**Passage to read**
(begin)

Skip to main content Link Menu Expand (external link) Document Search Copy Copied

Project

Table of contents

  1. Overview
  2. Deliverables and deadlines
  3. Team formation
  4. Required TA meeting (before May 1)
  5. Proposal (due Thu May 1)
  6. Midterm report (due Fri May 15)
  7. Final report and peer evaluations (due Mon Jun 8, 9:00 AM)
  8. In-person presentation (Jun 3–17)
  9. Grading
  10. Report outline
  11. FAQs

Overview

The MS&E 125 project provides hands-on experience with the data science pipeline: asking research questions, identifying datasets, cleaning and analyzing data, and communicating findings. Teams of 2–4 students prepare a written report and give an in-person presentation.

Any data-driven investigation is fair game. Past teams have studied athletic performance, gender inequality, restaurant quality, music success, gentrification, and standardized testing.

Deliverables and deadlines

DeliverableDueFormat
Group formationFri Apr 17Project Group Form
TA meetingBefore May 115-min slot with course staff
ProposalFri May 1Project Proposal Form
Midterm reportFri May 154-page PDF
Final report + peer evalMon Jun 8, 9:00 AM8-page PDF + individual peer form
In-person presentationMay 27 – Jun 12 (scheduled)~20 min per team

Team formation

Project teams consist of 2, 3, or 4 students. Submit your team via Project Group Form by Friday, April 17. If you need help finding teammates, post on Ed.

We expect effort to scale with team size: a 4-person team should produce roughly twice the depth or breadth of a 2-person team. Peer evaluations factor into individual grades.

Required TA meeting (before May 1)

Every team must meet with a member of the course staff for 15 minutes before the proposal deadline. At least two team members must attend. Sign up for a slot on the scheduling sheet.

Proposal (due Thu May 1)

After your TA meeting, submit your proposal via Project Proposal Form. The course staff will provide detailed comments. Your proposal should describe your research question, planned datasets, and intended methods.

Midterm report (due Fri May 15)

A 4-page submission. The bulk should be extensive exploratory data analysis of your dataset(s). Include at least one analysis using methods taught before the due date, plus plans for additional analyses using methods covered later. Address all comments from your proposal.

(end)

**Provided data**
(begin)

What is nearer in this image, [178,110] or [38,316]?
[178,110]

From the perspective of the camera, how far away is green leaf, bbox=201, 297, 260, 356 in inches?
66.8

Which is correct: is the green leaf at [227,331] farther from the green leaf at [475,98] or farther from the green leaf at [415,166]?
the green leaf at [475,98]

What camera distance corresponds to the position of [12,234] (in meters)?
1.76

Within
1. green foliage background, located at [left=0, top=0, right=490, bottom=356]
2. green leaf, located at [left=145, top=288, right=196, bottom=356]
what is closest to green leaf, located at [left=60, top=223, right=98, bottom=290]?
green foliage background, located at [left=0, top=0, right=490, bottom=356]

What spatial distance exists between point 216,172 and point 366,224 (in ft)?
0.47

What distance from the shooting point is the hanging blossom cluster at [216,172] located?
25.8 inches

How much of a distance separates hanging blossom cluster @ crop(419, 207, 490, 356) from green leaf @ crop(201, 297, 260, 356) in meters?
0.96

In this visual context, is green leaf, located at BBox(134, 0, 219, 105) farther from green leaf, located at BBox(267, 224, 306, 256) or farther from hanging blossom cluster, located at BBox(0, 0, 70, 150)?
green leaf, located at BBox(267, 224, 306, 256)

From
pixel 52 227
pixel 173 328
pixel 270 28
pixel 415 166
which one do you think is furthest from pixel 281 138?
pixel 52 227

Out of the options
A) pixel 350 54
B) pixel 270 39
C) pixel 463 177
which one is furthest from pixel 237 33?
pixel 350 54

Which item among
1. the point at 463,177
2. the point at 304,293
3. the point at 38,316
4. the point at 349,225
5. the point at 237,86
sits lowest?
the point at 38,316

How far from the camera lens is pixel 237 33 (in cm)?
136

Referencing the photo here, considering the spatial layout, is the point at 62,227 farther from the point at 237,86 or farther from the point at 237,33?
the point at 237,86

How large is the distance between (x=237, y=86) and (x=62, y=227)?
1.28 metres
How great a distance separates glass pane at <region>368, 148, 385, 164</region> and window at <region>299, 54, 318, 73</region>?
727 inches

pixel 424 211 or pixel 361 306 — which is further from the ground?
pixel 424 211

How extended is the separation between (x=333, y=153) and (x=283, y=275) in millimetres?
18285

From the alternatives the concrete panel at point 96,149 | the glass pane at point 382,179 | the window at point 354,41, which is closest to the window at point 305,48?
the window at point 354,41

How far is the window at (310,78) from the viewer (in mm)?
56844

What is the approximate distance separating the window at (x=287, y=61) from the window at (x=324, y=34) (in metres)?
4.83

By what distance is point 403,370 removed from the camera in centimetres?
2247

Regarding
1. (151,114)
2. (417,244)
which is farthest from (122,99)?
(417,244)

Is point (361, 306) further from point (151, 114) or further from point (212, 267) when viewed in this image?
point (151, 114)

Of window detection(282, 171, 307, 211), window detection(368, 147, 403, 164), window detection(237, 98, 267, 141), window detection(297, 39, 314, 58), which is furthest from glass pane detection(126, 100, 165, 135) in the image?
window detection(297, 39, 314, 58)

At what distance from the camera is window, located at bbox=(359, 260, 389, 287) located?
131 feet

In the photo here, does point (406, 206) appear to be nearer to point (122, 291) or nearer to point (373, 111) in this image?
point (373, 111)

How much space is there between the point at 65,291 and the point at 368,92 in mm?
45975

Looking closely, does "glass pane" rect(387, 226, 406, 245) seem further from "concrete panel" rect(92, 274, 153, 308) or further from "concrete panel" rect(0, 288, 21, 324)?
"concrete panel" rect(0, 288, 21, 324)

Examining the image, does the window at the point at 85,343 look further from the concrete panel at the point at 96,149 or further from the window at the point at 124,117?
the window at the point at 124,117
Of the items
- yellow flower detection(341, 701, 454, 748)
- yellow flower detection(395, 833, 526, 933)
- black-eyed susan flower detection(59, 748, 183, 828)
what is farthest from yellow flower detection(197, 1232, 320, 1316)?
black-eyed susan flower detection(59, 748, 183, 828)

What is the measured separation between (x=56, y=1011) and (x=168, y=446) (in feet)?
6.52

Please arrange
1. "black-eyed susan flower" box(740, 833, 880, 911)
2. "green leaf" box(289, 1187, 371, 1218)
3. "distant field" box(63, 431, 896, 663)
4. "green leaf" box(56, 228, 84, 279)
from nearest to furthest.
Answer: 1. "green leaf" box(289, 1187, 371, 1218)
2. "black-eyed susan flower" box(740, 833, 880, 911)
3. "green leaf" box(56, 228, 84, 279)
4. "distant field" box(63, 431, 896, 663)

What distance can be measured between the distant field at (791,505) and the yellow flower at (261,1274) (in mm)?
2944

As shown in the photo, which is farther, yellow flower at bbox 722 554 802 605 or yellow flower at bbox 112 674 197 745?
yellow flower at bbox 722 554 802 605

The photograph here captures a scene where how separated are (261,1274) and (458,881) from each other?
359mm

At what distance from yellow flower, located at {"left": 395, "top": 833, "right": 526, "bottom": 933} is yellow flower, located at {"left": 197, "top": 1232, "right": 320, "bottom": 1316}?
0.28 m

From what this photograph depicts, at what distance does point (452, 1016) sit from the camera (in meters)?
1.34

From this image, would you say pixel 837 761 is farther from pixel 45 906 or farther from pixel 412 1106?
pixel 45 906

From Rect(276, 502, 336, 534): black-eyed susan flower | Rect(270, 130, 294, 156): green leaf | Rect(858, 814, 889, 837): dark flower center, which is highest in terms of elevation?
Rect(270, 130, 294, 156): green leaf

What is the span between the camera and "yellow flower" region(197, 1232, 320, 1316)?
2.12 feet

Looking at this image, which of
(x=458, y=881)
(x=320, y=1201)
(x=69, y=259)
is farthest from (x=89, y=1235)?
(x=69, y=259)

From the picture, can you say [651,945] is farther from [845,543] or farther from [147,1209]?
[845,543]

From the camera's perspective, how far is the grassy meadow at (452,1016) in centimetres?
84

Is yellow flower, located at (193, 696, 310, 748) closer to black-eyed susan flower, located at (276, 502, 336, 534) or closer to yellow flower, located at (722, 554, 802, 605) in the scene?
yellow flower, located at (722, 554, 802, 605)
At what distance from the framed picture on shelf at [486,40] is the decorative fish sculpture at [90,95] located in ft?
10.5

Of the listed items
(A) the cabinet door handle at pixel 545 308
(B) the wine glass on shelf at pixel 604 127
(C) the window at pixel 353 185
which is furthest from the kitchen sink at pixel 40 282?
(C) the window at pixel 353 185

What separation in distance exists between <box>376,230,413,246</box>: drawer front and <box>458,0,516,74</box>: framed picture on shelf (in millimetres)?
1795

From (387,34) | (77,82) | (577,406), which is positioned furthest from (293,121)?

(end)

**Task requirements**
(a) Answer these questions using the project page:
(i) How many students may be on a project team?
(ii) How long is the required meeting with course staff, and how many team members must attend it?
(iii) How many pages long is the midterm report?
(b) From the project page, reproduce the passage that begins at the words "Every team must" and stops after "from your proposal.", swapping "course staff" for "teaching team" wherever it occurs.

**Outputs in order**
(a)
(i) A team may have 2, 3, or 4 students.
(ii) The meeting lasts 15 minutes, and at least two team members must attend.
(iii) The midterm report is 4 pages.

(b)
Every team must meet with a member of the teaching team for 15 minutes before the proposal deadline. At least two team members must attend. Sign up for a slot on the scheduling sheet.

Proposal (due Thu May 1)

After your TA meeting, submit your proposal via Project Proposal Form. The teaching team will provide detailed comments. Your proposal should describe your research question, planned datasets, and intended methods.

Midterm report (due Fri May 15)

A 4-page submission. The bulk should be extensive exploratory data analysis of your dataset(s). Include at least one analysis using methods taught before the due date, plus plans for additional analyses using methods covered later. Address all comments from your proposal.